**JOB**
Could you echo, word for word, every row below from the one containing "SHINE SINGLE TOILET PAPER" down to the one containing "Bunny Love Super Shape", leaving the pictures out of your answer?

**DATA SHOWN**

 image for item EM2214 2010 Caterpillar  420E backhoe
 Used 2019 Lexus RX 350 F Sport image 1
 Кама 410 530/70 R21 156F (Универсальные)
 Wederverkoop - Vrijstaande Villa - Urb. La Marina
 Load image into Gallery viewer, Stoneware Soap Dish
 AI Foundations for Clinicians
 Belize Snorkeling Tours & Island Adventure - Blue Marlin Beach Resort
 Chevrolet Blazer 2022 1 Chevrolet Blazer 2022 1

==

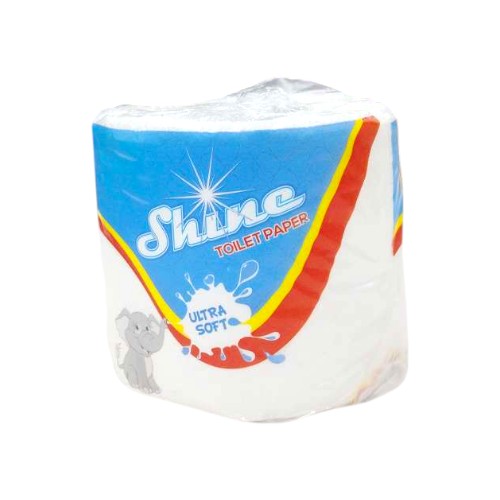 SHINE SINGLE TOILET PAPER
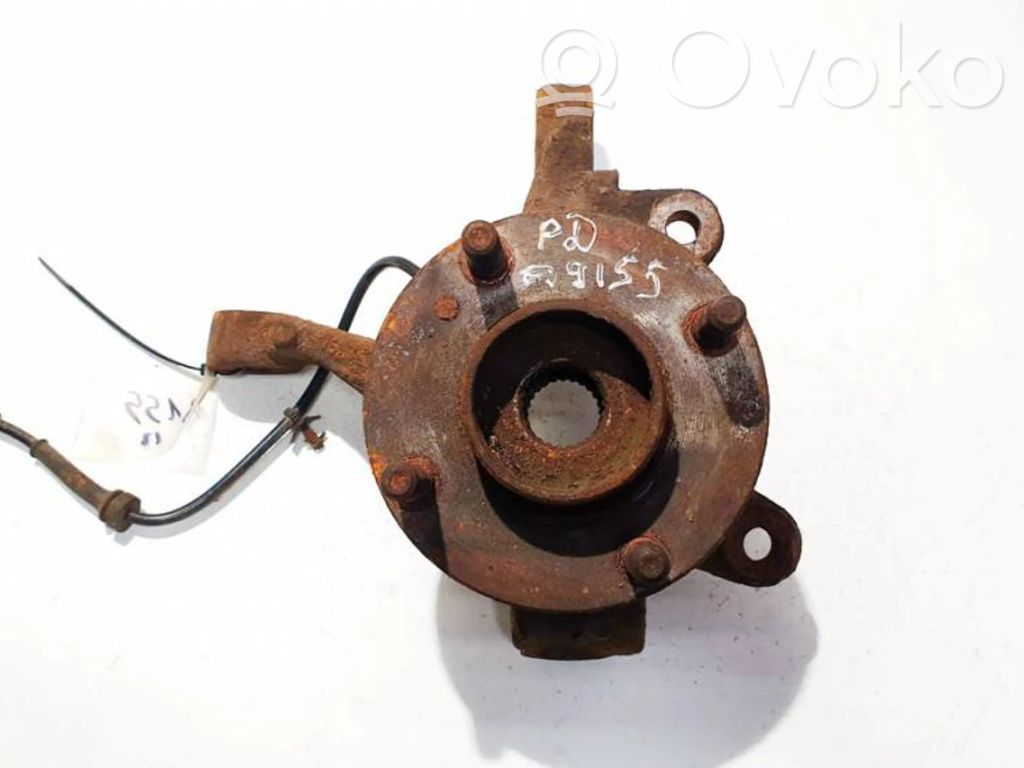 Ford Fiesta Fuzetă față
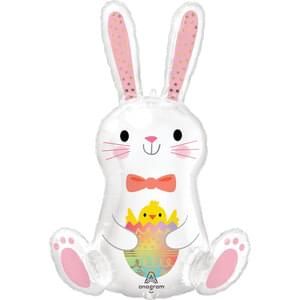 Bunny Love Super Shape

--

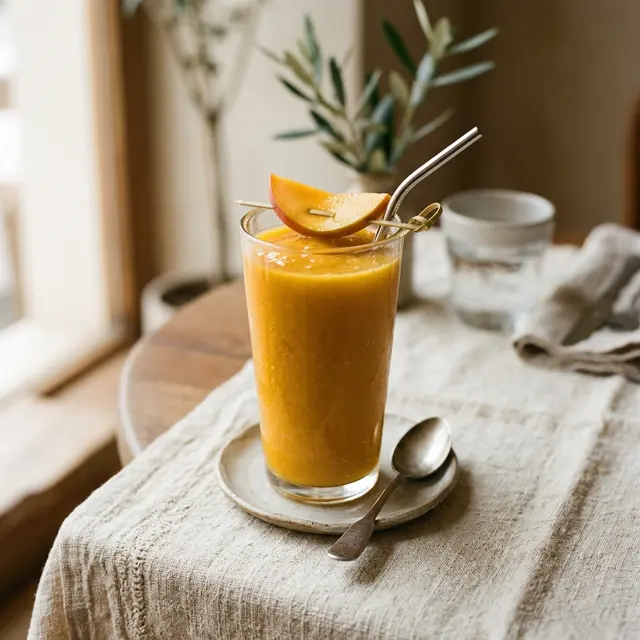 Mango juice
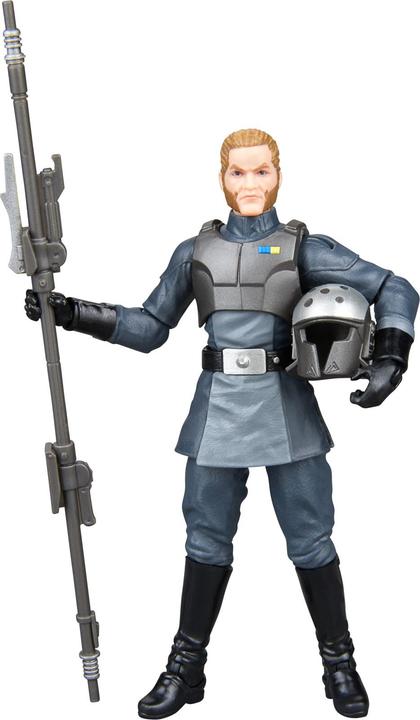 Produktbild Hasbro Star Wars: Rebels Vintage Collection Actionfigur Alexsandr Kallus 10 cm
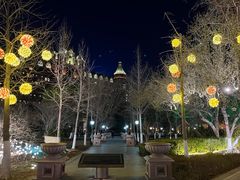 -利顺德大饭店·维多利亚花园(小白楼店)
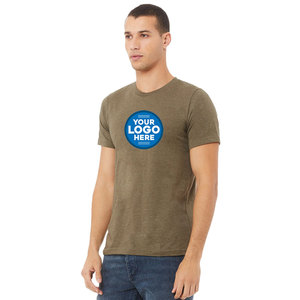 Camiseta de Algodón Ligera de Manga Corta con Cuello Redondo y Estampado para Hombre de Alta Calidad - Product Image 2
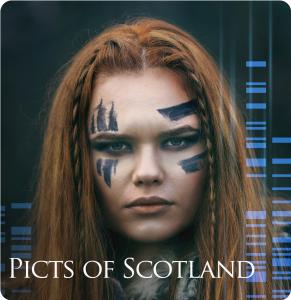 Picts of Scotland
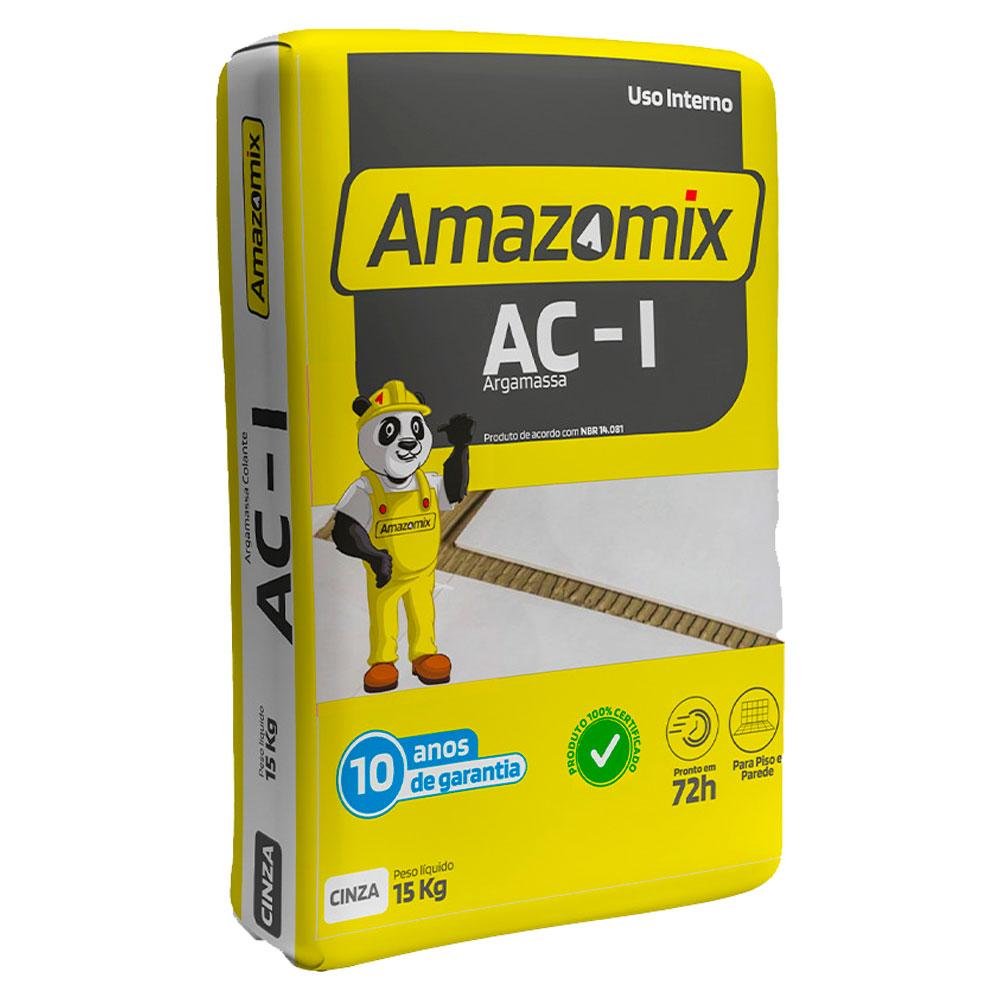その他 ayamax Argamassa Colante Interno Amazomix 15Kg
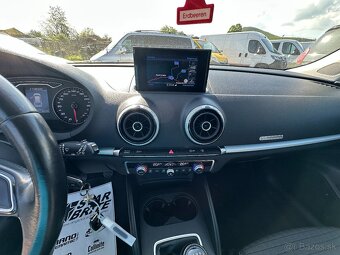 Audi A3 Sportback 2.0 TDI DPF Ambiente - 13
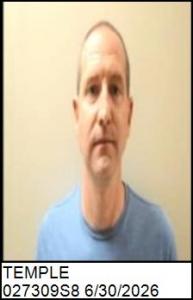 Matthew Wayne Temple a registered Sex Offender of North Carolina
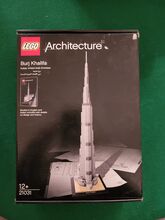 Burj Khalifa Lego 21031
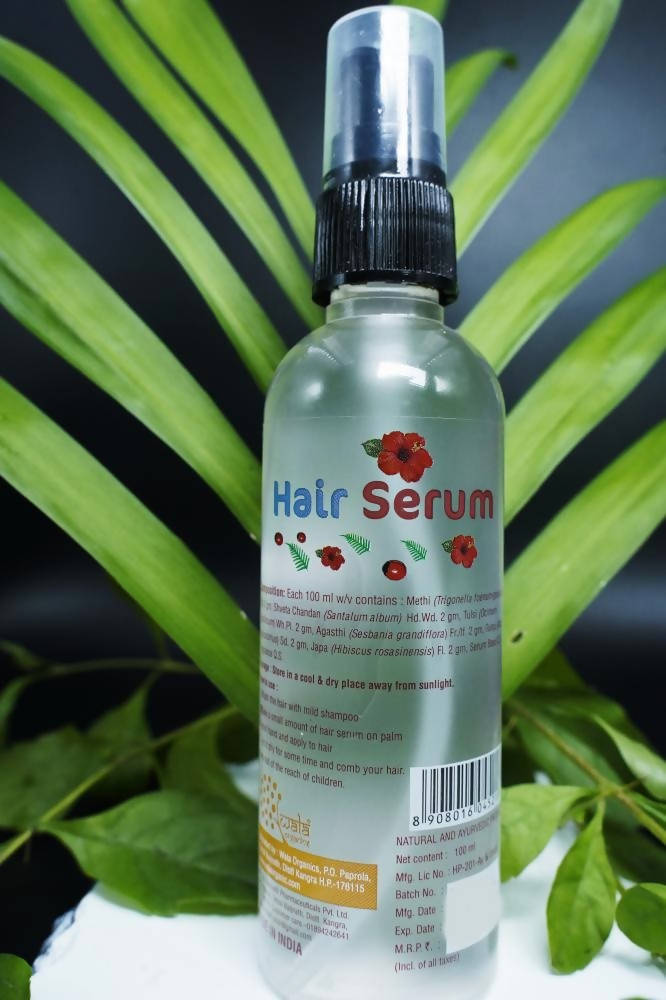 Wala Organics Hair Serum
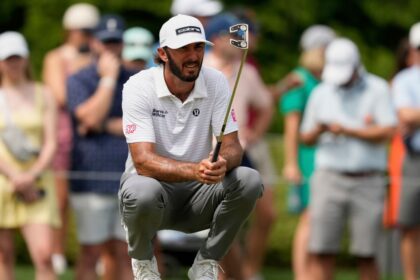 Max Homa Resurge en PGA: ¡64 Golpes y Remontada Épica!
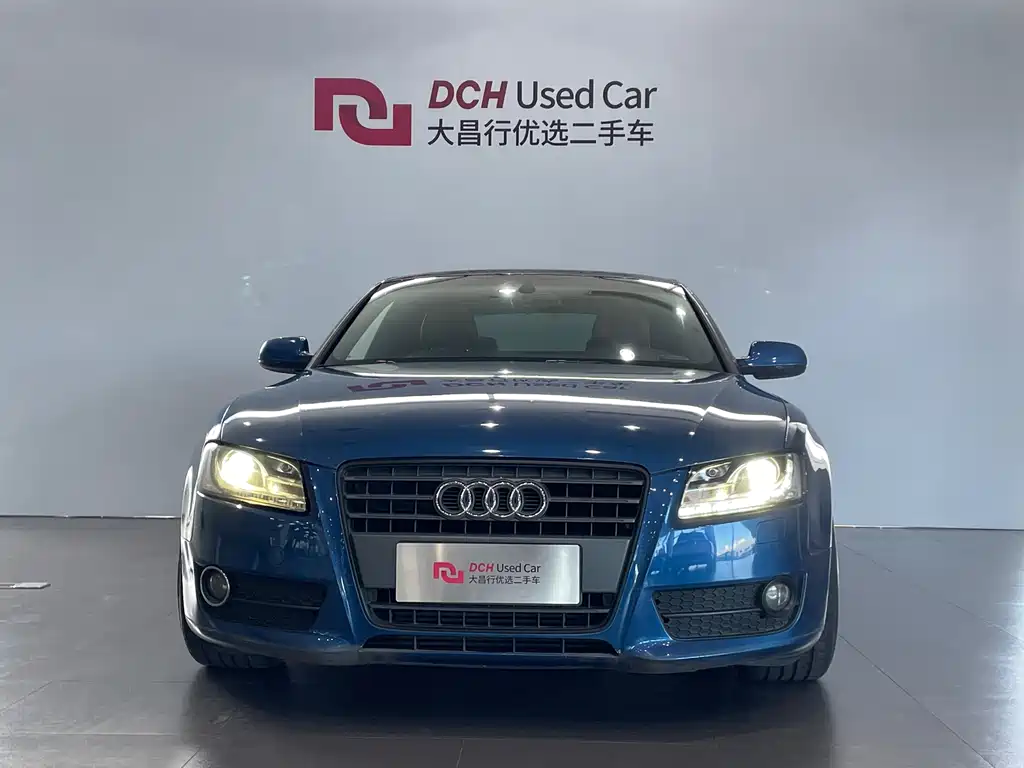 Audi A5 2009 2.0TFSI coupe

**EXERCISE RESULT**
 SHINE SINGLE TOILET PAPER
 Ford Fiesta Fuzetă față
 Bunny Love Super Shape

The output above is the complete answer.